The framing within strategy narrative that enables resonance for different individuals and groups in pluralistic organizational settings has been explored but without fully examining how tension is ameliorated over time (Abdallah and Langley, 2014; Brown et al., 2012; Sillince et al., 2012; Vaara et al., 2016). We also lack understanding of how narratives embedded in policy but in conflict with organizational narratives are mobilized (Morrell, 2006; Mosiander et al., 2016).
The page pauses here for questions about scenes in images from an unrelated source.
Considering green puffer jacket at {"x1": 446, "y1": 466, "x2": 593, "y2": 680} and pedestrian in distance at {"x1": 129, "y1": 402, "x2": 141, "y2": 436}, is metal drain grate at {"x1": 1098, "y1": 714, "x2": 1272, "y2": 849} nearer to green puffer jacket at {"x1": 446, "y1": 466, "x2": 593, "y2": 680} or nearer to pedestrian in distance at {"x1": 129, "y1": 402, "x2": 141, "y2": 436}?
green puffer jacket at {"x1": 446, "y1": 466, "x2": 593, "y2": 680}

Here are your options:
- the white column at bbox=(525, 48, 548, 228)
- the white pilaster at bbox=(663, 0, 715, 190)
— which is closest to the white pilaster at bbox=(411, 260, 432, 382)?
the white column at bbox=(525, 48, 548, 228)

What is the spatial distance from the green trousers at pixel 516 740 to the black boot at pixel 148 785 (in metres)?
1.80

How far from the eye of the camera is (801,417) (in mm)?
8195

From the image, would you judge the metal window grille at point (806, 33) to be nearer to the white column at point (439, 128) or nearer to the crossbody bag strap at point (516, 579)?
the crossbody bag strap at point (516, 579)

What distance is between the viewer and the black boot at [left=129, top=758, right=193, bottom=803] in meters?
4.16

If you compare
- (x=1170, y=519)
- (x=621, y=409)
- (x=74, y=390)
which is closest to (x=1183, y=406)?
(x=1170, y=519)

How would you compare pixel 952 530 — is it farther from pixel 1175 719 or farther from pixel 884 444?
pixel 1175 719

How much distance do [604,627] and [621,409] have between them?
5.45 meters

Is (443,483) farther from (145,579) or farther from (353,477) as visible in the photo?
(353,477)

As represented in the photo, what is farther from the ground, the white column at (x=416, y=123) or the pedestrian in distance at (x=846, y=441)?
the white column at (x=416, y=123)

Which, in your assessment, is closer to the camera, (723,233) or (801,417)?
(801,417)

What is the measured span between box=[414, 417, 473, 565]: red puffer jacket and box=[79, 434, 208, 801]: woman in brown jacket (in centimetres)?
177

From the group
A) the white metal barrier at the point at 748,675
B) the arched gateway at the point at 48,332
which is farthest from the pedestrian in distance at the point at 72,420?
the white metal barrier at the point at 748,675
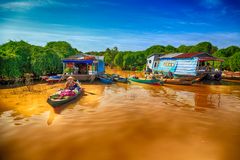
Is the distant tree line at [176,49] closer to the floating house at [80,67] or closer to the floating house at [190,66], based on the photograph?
the floating house at [190,66]

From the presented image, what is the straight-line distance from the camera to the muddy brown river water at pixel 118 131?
670 cm

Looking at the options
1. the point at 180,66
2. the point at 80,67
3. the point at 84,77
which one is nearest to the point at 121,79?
the point at 84,77

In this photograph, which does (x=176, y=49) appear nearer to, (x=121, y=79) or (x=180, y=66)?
(x=180, y=66)

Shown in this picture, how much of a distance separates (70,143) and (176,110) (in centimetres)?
783

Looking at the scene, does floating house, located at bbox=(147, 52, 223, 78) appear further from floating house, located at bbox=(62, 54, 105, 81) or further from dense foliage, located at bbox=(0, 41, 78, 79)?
dense foliage, located at bbox=(0, 41, 78, 79)

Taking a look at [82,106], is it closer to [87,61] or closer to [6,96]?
[6,96]

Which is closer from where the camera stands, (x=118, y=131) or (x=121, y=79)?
(x=118, y=131)

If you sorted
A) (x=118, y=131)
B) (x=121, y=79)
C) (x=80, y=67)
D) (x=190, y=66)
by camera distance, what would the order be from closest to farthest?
1. (x=118, y=131)
2. (x=121, y=79)
3. (x=190, y=66)
4. (x=80, y=67)

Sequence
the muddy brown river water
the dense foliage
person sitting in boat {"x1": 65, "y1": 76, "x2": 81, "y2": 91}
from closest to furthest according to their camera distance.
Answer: the muddy brown river water < person sitting in boat {"x1": 65, "y1": 76, "x2": 81, "y2": 91} < the dense foliage

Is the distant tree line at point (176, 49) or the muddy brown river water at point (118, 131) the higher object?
the distant tree line at point (176, 49)

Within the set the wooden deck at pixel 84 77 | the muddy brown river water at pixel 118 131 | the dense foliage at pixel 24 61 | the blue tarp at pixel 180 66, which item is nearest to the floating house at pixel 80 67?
the wooden deck at pixel 84 77

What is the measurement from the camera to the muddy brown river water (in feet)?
22.0

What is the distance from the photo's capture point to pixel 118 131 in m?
8.52

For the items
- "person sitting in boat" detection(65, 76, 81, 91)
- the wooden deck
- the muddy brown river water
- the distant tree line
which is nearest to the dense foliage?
the wooden deck
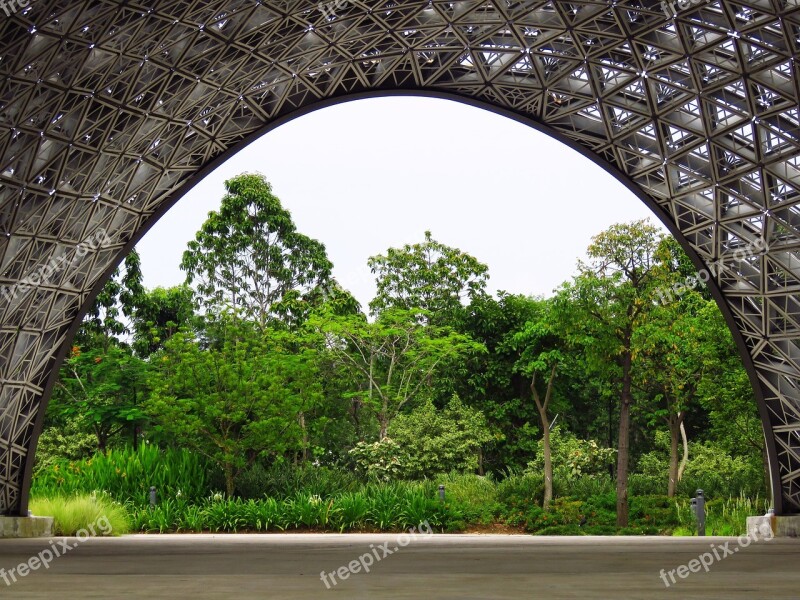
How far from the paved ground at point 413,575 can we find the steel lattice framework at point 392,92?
9210mm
The strategy narrative of the university
We argue that examining the “narrative of the university” provides insight into the ways organizational stakeholders create “a discourse of direction” central to strategy narrative, and it is the “telling” of this narrative that influences strategic choice and action (Barry and Elmes, 1997: 432). Conceiving strategy narrative in this way allows for investigation of a much broader constituency involved in strategic practice (common in pluralistic settings), as well as the influence of societal narratives on the organization and the development of strategy over time.
The narrative of the university has been influenced by various approaches over a century (Martin, 2012). Our argument is that competition between the narrative of the traditional university and a strongly policy-driven narrative of the enterprise university reflects competing visions of the true purpose of the university (Barnett, 2011; Kerr, 1963). The traditional university narrative is an amalgam of two broad historical visions: the elite university based on a collegiate structure, providing education for an elite and later the professions, and the research university, with a stronger focus on research (Martin, 2012). The enterprise university narrative is based on the vision of the university as serving the needs of the new knowledge economy (Barnett, 2011), fulfilling this purpose by being more like a business (Clarke, 2004). Each are underscored with idealized features (Martin, 2012). We now examine the interplay of narrative in a comparative case study of the development of strategy in a HE setting.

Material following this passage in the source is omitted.